- _Exercise text_:
Hello all. First post. I have two older-gentlemen cats who have both lived overseas with me. I'm kind of a nomad at the moment; this (school) year I've had a temporary teaching job 5 hours away from my husband and family. I rented an apartment for the year, and since school let out 6 weeks ago, I have spent most of my time 5 hours away from it with my husband/family. I have returned twice to my work-place apartment. The last time, I noticed some kittens living wild under the building, which I have felt obliged to trap and try to help this time. I hope no one minds if I tell you all about what happened and ask for advice and some help answering some questions about them.

6 weeks ago, when school was still in session, there were no visible kittens seeming to ask for handouts near the hole that leads to the basement in my apartment building. Two or three weeks ago, when I came back to my work-place apartment, there they were. Two of them. I suspected I knew who the mother cat was, but I never actually saw her with the kittens. I guess the fact that the kittens were out and about means that they were 4-5 weeks or older at that time. The kittens gave the impression of wanting and expecting handouts. They would come out of the window/hole in the basement to watch you walk by, staying close enough that they could run back inside if you came too close. I got the impression that they were expecting and living off of handouts. I put some food out for them. I tried to coax them to me, but there was no chance. I had to go back home to my husband. I left them, and I suppose I hoped for the best.

My husband returned to my work-place apartment with me this week. I didn't see the kittens for the first two days. Then, one night, as we got in the car, there they were. The weather has been absolutely brutal (above 100 degrees), and I suspect they may have been keeping to their basement-like abode during the daylight hours. I began to really worry about where they could possibly be getting water from. I made some calls and drove to a shop where I could purchase an appropriate trap. I put the kittens in a spare bathroom in my apartment. Luckily, I have an apartment with two bathrooms. I know it is not ideal, but I don't feel like I had much choice but to try to trap the kittens and to try to sort this out.

I have never trapped a feral animal before. I did help out with some at least semi-feral cats at an animal refuge where I used to volunteer for a few years (this was when I was studying overseas, so I don't have the contacts to ask for advice anymore). But just about all of the kittens we got in there were tame-born.

So I am really hoping that these kittens are not older than 12 weeks, since from what I have read, it is difficult to socialize the kittens beyond that age. My first question for the forum is: does anyone have any tips on how to tell how old these kittens are? I suspect that they were not in the habit of travelling any distance from their original "nest," and I am sure that they were not up and about 6 weeks ago. They are probably under-nourished, and I worry that this may cause them to look younger than they are.

- _Work request A_:
Return the passage of the post about the feral kittens from "Hello all. First" to "questions about them." word for word.
- _Work request B_:
In the post about the feral kittens, where did the writer put the kittens after trapping them?

- _Supplied information_:
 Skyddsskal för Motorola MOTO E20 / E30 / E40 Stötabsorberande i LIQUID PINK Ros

--

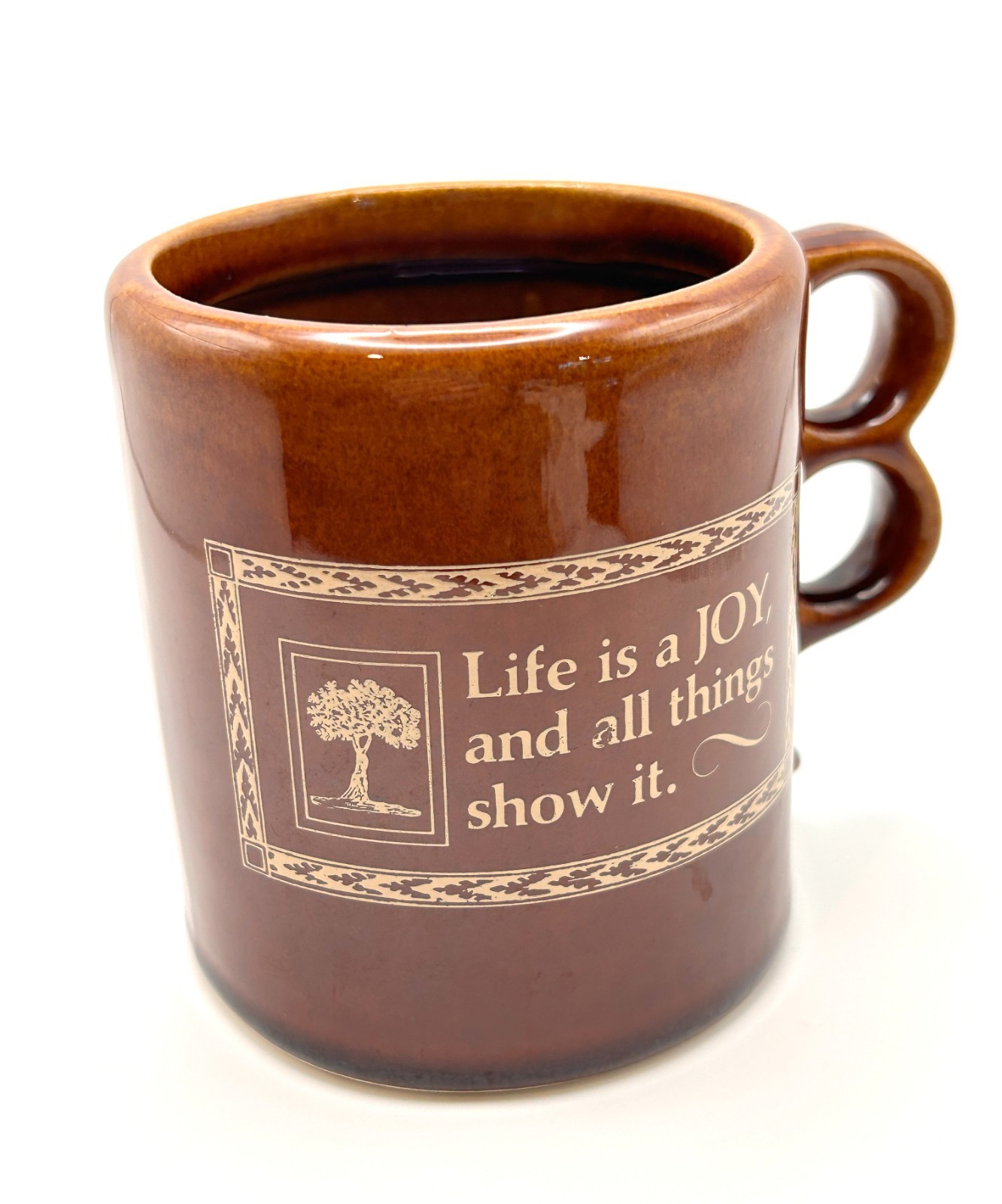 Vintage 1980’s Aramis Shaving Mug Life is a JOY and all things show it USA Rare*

...

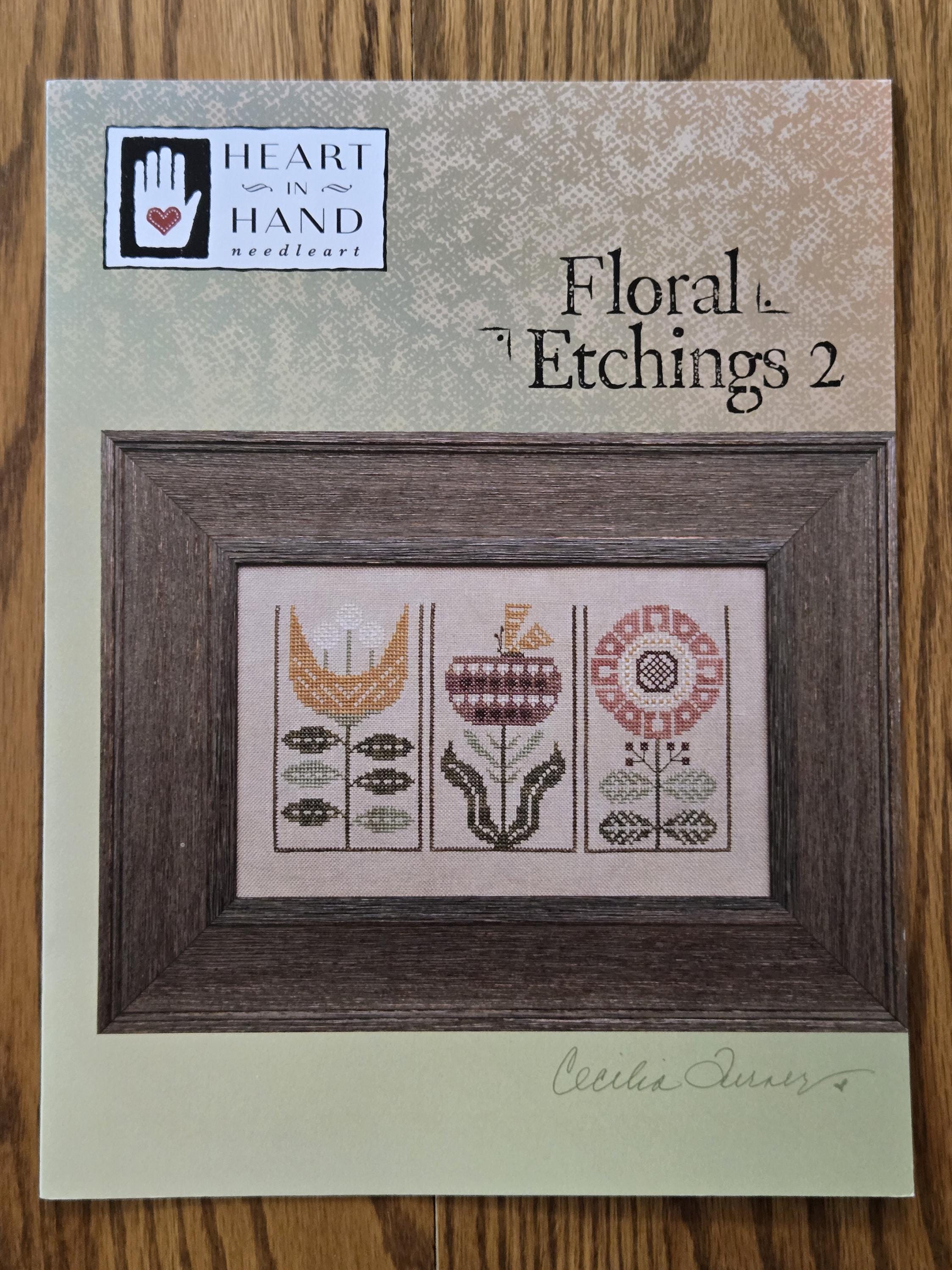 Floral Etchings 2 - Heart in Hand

- _Answer area A_:
Hello all. First post. I have two older-gentlemen cats who have both lived overseas with me. I'm kind of a nomad at the moment; this (school) year I've had a temporary teaching job 5 hours away from my husband and family. I rented an apartment for the year, and since school let out 6 weeks ago, I have spent most of my time 5 hours away from it with my husband/family. I have returned twice to my work-place apartment. The last time, I noticed some kittens living wild under the building, which I have felt obliged to trap and try to help this time. I hope no one minds if I tell you all about what happened and ask for advice and some help answering some questions about them.

- _Answer area B_:
In a spare bathroom in the writer's apartment.